### Изучаемый текст

######

Это было в сентябре 1977 года. Меня только что назначили командиром соединения противолодочных кораблей на Камчатке. Сменил я на этой должности капитана 1 ранга М. Хронопуло, который убыл с повышением к новому месту службы в зону Индийского океана (впоследствии – адмирал, командующий Краснознаменным Черноморским флотом). Ночью был дома. Жил я тогда один, семья еще не прибыла, т.к. старшая дочь заканчивала 10-й класс, потом поступала в институт, и они ждали меня в отпуск, но так и не дождались, а прилетели ко мне сами.
Где-то около часа ночи мне позвонил на квартиру командующий Камчатской военной флотилии вице-адмирал И. Капитанец (впоследствии адмирал флота, первый заместитель главнокомандующего ВМФ).
– Вам необходимо прибыть на скр «Сторожевой». Вы в курсе дела, что случилось на лодке у соседей? (Соседи – часть атомных подводных лодок. – Авт.) Команду на приготовление корабля к бою и походу мы уже дали! Машина за вами выслана!
Я спал, ничего ни про какую лодку не знал. На квартире у меня стоял прямой телефон с нашим коммутатором с колючим позывным «Ерш», и оперативный дежурный всегда мог со мной связаться и доложить обо всех вводных.

######

### Сведения

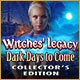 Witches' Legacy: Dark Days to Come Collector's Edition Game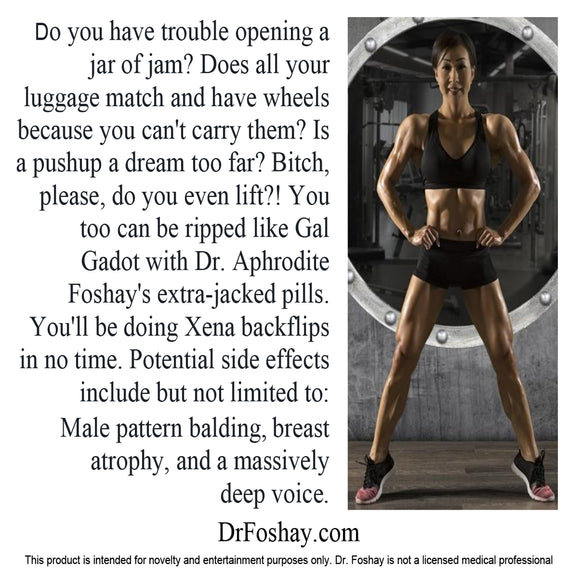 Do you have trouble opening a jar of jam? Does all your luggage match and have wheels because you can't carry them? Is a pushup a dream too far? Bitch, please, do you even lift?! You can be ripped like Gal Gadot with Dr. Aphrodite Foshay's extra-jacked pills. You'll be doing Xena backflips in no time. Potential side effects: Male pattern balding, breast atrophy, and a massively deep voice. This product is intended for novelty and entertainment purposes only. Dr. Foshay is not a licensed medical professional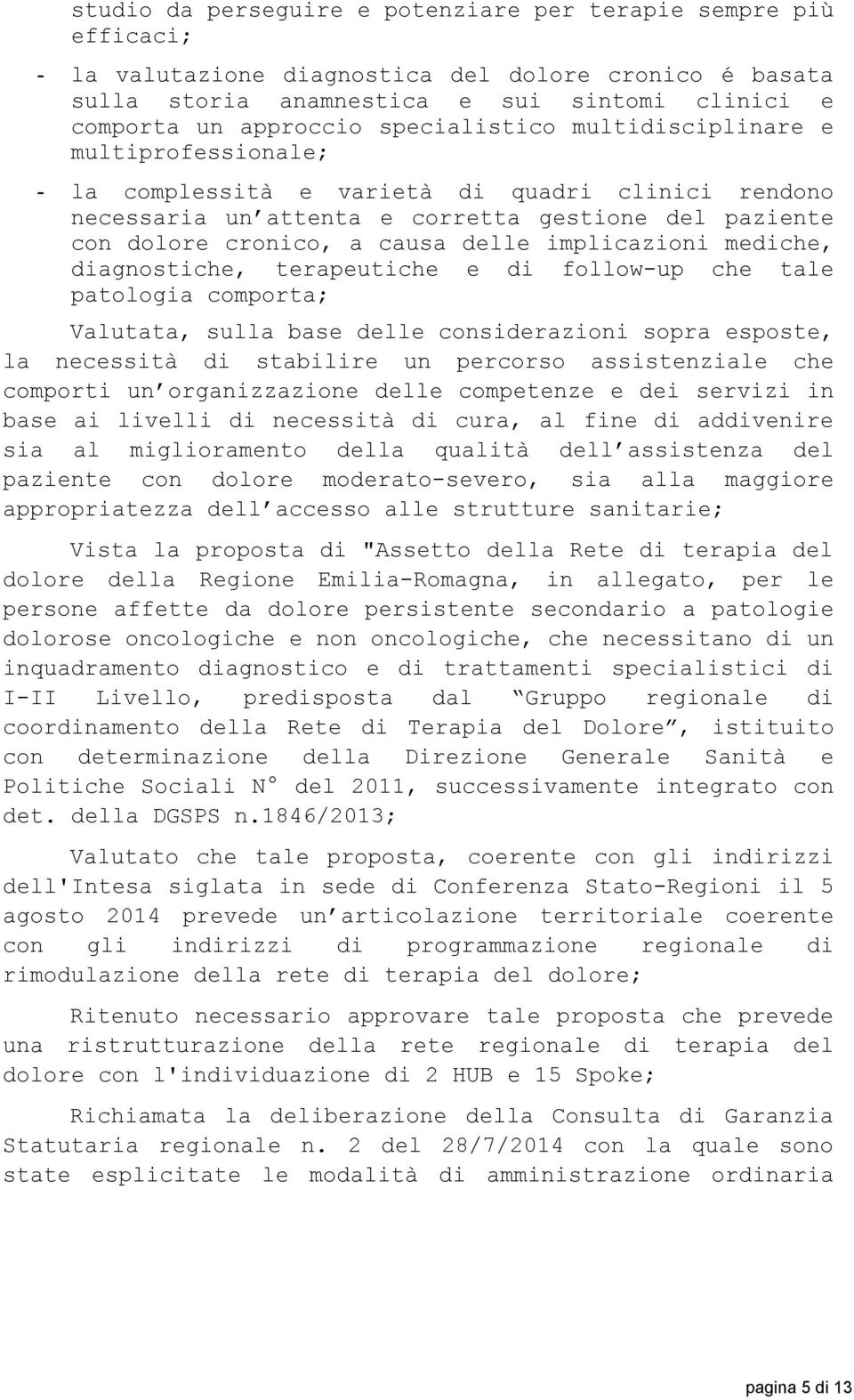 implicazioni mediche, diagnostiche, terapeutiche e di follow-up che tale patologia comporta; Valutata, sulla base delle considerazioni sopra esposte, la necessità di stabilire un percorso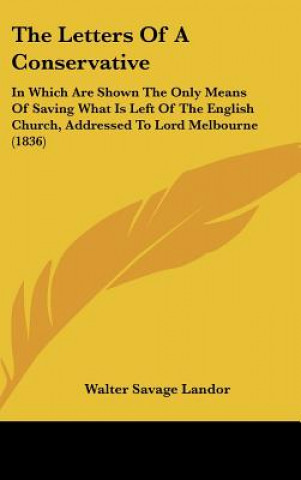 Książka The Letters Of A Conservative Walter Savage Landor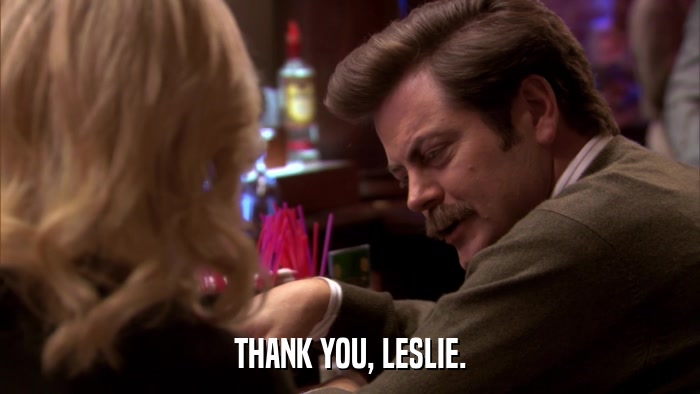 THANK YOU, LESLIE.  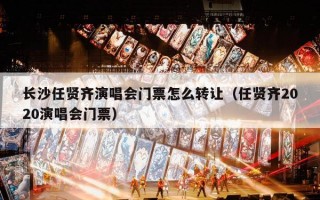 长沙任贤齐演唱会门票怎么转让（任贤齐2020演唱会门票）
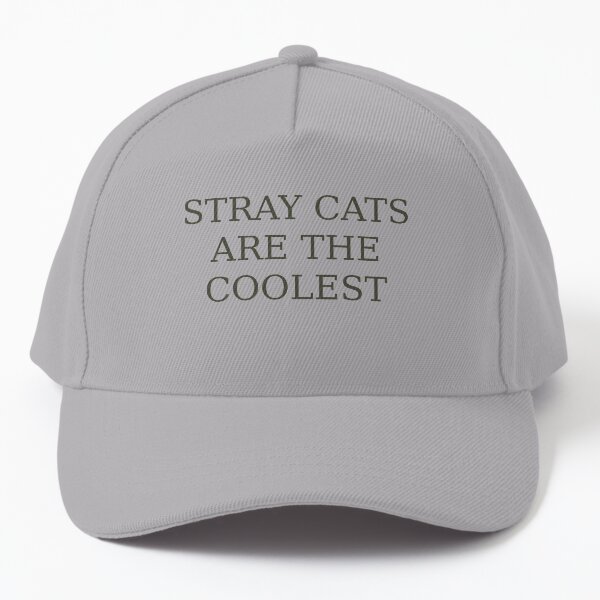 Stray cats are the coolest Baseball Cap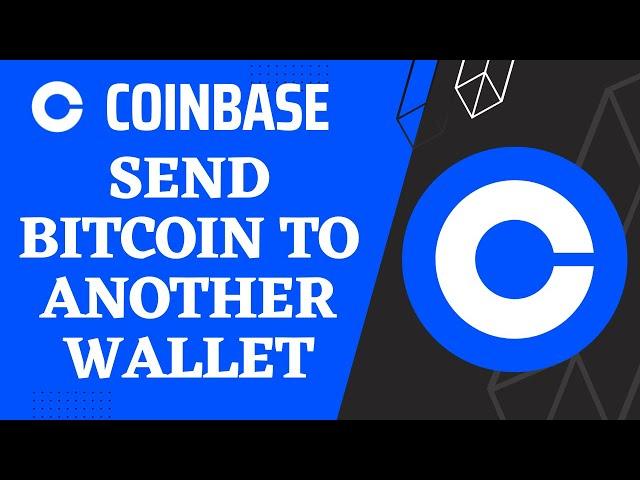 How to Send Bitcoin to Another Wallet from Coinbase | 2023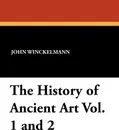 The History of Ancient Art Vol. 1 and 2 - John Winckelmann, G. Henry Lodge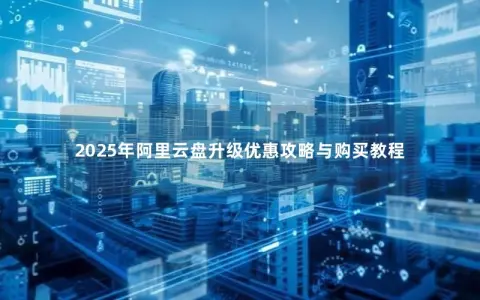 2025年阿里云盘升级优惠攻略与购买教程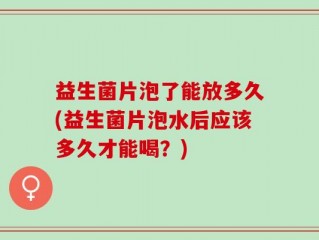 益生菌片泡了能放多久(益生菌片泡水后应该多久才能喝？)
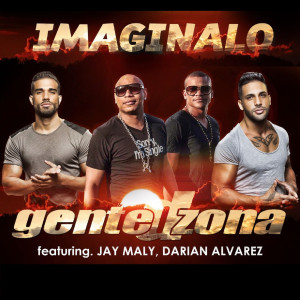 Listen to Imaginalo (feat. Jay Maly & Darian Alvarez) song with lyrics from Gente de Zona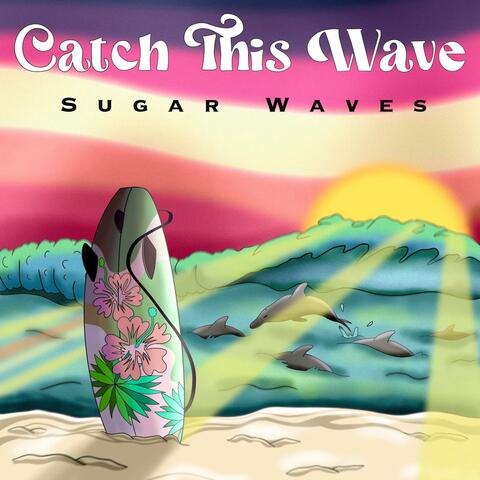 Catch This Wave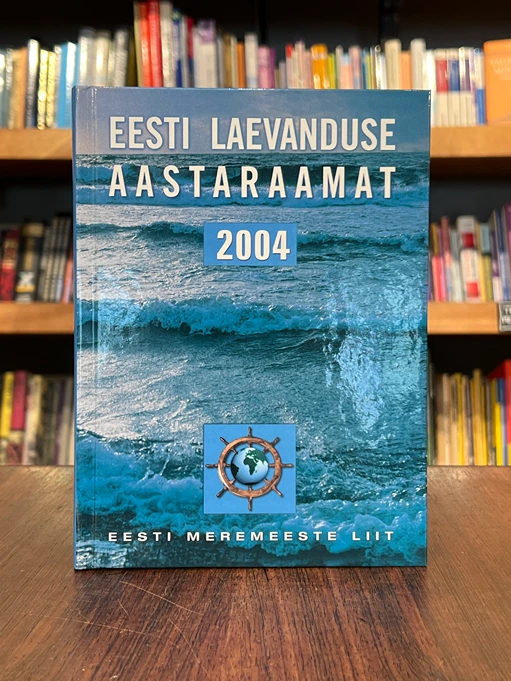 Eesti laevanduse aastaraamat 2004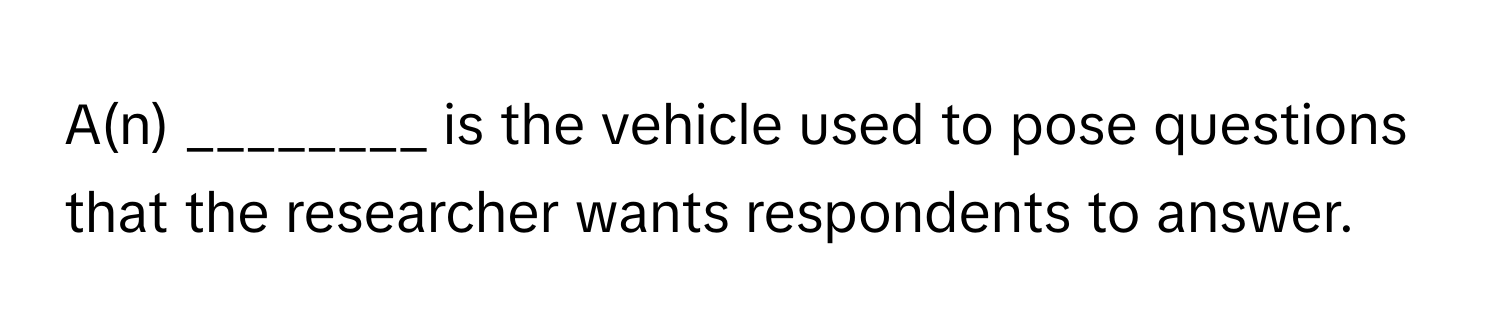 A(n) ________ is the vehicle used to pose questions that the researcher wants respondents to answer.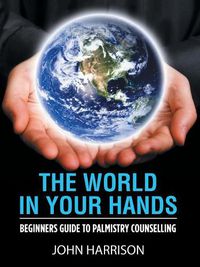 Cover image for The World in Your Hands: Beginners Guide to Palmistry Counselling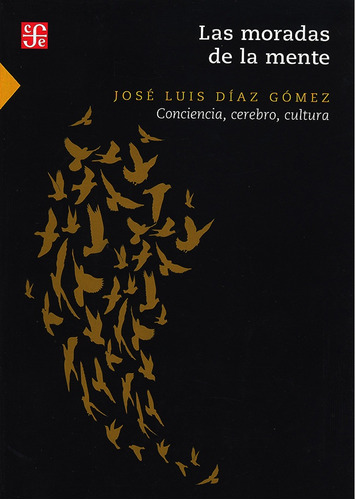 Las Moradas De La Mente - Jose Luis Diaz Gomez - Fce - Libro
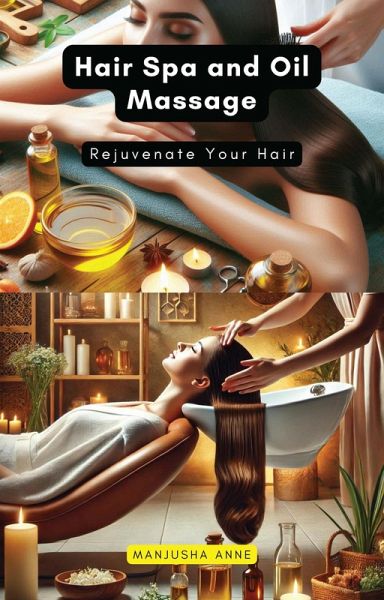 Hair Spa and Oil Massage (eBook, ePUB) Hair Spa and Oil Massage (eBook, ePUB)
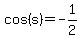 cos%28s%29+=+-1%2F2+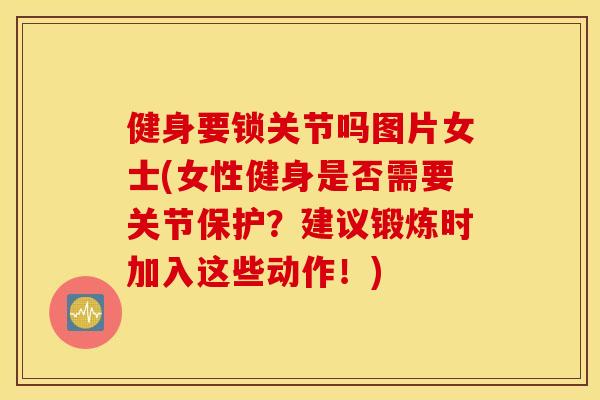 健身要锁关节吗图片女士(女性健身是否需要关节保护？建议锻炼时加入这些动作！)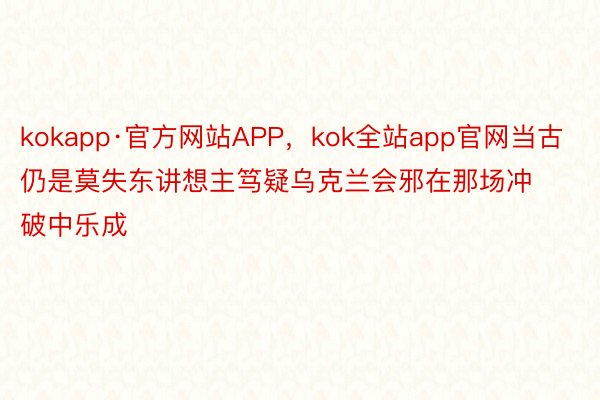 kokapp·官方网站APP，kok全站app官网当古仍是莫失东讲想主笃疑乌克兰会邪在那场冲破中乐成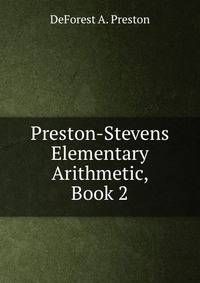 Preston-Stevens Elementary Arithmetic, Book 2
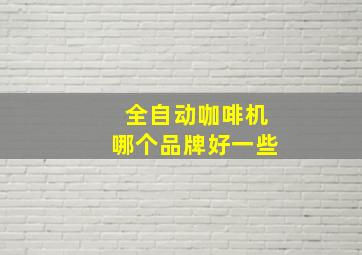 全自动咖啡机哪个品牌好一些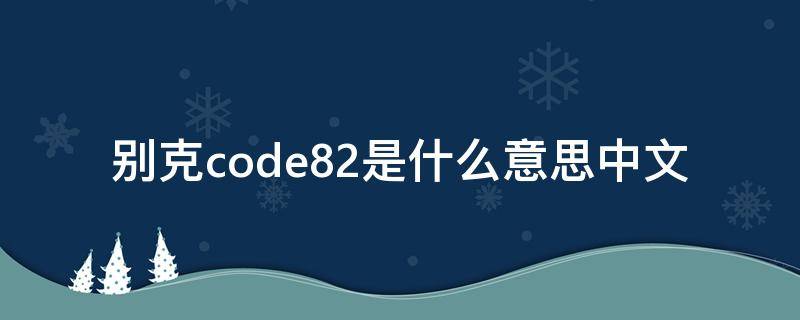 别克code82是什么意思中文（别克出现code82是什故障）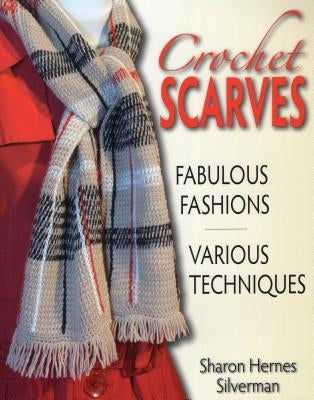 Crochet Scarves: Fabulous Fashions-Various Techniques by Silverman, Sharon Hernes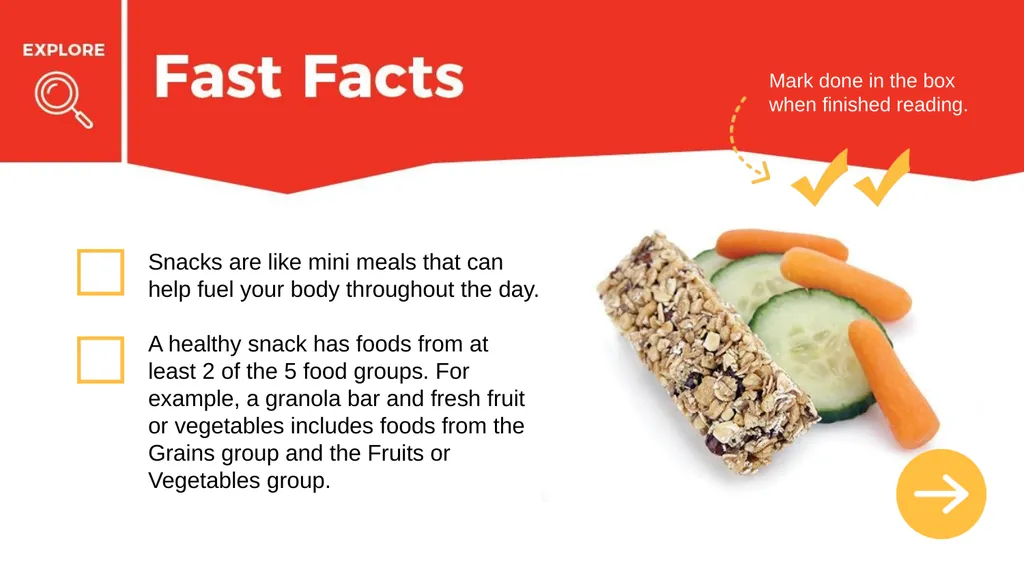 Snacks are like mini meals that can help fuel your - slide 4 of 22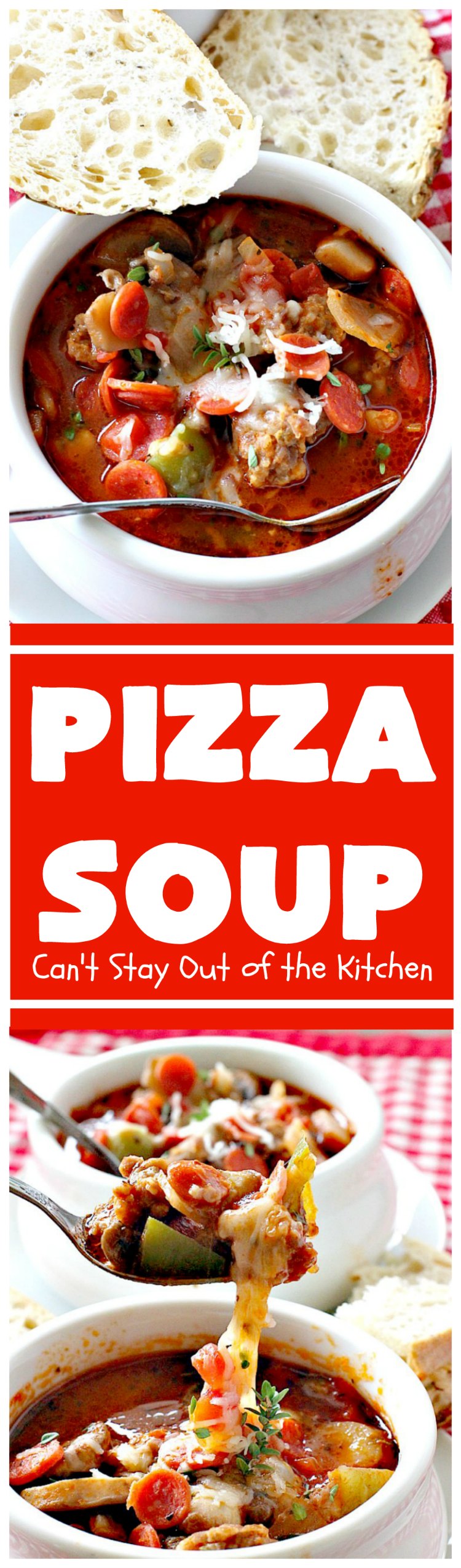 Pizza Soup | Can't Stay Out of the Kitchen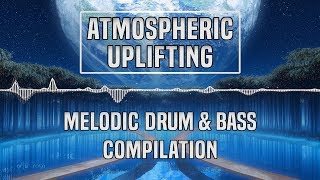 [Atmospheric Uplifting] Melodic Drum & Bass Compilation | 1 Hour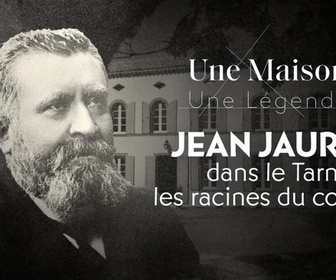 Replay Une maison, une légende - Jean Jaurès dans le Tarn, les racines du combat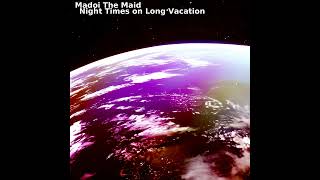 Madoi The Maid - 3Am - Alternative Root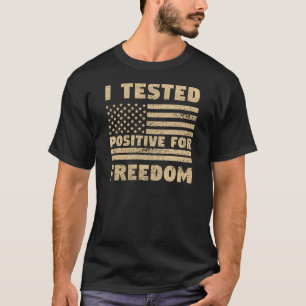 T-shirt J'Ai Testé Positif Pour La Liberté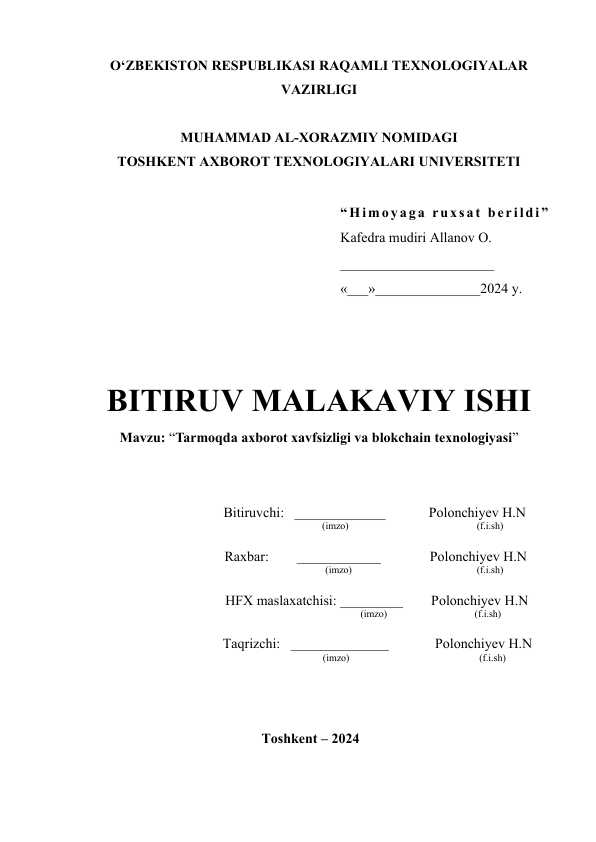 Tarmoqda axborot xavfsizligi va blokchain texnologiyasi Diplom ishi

######

### Задание
Выпишите все воинские звания, упомянутые в тексте о ночном вызове на Камчатке в сентябре 1977 года, в порядке их появления.

### Выполненное задание
капитан 1 ранга, адмирал, вице-адмирал, адмирал флота